BY SARA TABIN
Daily Post Staff Writer
There’s nothing wrong with the air in Los Altos City Hall Council Chambers, according to an air quality test the city ordered. The city has not said when council meetings will be moved back to chambers where they can be broadcast on television.
Council meetings were moved to the Los Altos Youth Center in January after Councilwoman Jeannie Bruins, who will term out next year and can not run again for her seat, began to complain that the air in City Hall was triggering her asthma.
Residents have complained that the youth center lacks the technology to broadcast meetings on cable television.
A 4-1 majority of council voted on June 25 to move the meetings back, but that vote was ignored by City Manager Chris Jordan. Instead he brought in a $40,000 disability consultant to advise the city on the issue.
The consultant ordered the air tests, which took place on Aug. 27 and Sept. 5 at both locations. The results don’t show that the youth center air is cleaner than the air at city hall.
Two records requests
The Post filed a California Public Records Request to obtain the test results. Los Altos has still not responded to that request. But Los Altos resident Roberta Phillips, who also filed a records request on the same day, provided her copy of the test results to the Post.
HazMat Doc, the Santa Clara company that carried out the tests, did not find any dangerous chemicals in either building.
Mold was found in 1,100 spores per square meter in council chambers and 2,300 spores per square meter at the youth center. Mold levels of less than 2,000 spores per square meter are normal in clean buildings. Still, HazMat Doc suggested that the city update its air flow at both locations.
New $750,000 HVAC system
City hall has a heating, ventilation, and air conditioning system which the city bought last year for $750,000. HazMat Doc suggested that the city change the filters for the system more regularly and clean out its duct systems. The community center has no air filter, so HazMat Doc said the city might want to look into installing one.
Phillips pointed out that it will likely be easier to control the air quality in city hall because it has the HVAC system.
She said she is waiting to hear from the city about whether they plan to change the filters soon.
The Post was not able to reach Jordan or Assistant City Manager Jon Maginot yesterday, Columbus Day, to ask whether meetings will be moved back to city hall or if the city will change the air filters soon.
Council puts off decision until November
Mayor Lynette Lee Eng said she thinks meetings will stay at the youth center until the council discusses the test results. A majority of council and Jordan agreed that the test results should not be discussed at next week’s meeting, she said.

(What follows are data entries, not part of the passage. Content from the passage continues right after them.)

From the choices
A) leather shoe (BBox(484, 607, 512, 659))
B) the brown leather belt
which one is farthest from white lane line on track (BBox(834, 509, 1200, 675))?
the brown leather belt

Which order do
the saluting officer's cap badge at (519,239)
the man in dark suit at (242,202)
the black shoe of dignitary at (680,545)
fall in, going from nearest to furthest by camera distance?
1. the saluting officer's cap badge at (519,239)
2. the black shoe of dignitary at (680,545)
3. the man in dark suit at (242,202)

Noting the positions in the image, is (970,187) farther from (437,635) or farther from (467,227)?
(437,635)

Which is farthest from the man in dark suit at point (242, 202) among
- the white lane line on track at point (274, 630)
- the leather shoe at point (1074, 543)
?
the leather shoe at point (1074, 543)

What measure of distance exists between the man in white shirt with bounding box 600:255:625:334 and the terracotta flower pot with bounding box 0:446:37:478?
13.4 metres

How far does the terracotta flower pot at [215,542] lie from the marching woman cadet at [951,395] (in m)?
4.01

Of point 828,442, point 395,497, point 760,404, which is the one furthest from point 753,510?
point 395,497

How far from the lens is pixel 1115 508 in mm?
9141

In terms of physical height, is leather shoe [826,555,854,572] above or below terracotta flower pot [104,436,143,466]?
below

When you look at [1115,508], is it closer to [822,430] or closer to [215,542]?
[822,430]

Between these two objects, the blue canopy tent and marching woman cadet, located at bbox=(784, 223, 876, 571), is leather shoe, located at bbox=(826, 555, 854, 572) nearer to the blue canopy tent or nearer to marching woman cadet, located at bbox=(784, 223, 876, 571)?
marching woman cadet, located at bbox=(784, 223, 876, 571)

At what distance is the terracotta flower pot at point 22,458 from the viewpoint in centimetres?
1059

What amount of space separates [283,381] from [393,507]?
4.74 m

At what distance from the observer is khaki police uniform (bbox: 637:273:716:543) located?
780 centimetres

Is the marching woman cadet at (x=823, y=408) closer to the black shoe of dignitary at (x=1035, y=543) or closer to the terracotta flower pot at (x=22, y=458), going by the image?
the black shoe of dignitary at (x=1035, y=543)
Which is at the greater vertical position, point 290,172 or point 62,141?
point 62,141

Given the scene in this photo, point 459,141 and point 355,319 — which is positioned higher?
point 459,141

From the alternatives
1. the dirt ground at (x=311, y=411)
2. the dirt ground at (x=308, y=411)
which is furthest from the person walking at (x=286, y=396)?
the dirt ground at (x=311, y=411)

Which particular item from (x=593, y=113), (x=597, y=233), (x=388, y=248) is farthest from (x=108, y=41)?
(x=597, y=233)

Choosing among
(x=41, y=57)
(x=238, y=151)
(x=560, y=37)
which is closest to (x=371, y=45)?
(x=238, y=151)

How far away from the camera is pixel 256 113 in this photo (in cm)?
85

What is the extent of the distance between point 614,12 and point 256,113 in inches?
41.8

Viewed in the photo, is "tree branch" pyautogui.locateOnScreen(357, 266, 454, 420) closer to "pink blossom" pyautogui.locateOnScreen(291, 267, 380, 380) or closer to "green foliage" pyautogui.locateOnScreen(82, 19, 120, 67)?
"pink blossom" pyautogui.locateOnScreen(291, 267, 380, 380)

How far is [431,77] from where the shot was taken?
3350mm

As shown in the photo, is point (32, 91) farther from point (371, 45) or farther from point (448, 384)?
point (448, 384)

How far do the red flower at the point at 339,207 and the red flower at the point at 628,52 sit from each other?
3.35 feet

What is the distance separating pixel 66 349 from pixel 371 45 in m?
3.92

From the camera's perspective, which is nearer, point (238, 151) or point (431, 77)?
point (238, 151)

Instead, the council will wait and discuss the results at the start of November when the consultant will be present.
It was not clear when council made this decision. If they discussed the results in private, that would be a violation of the Brown Act.
Lee Eng said she wants to see the city take better care of its HVAC system for the health of city employees working at city hall as well as council members.
“I think the fixes are there,” she said. “It should be easy, and one would hope that we continue to maintain… a system that we paid so much for.”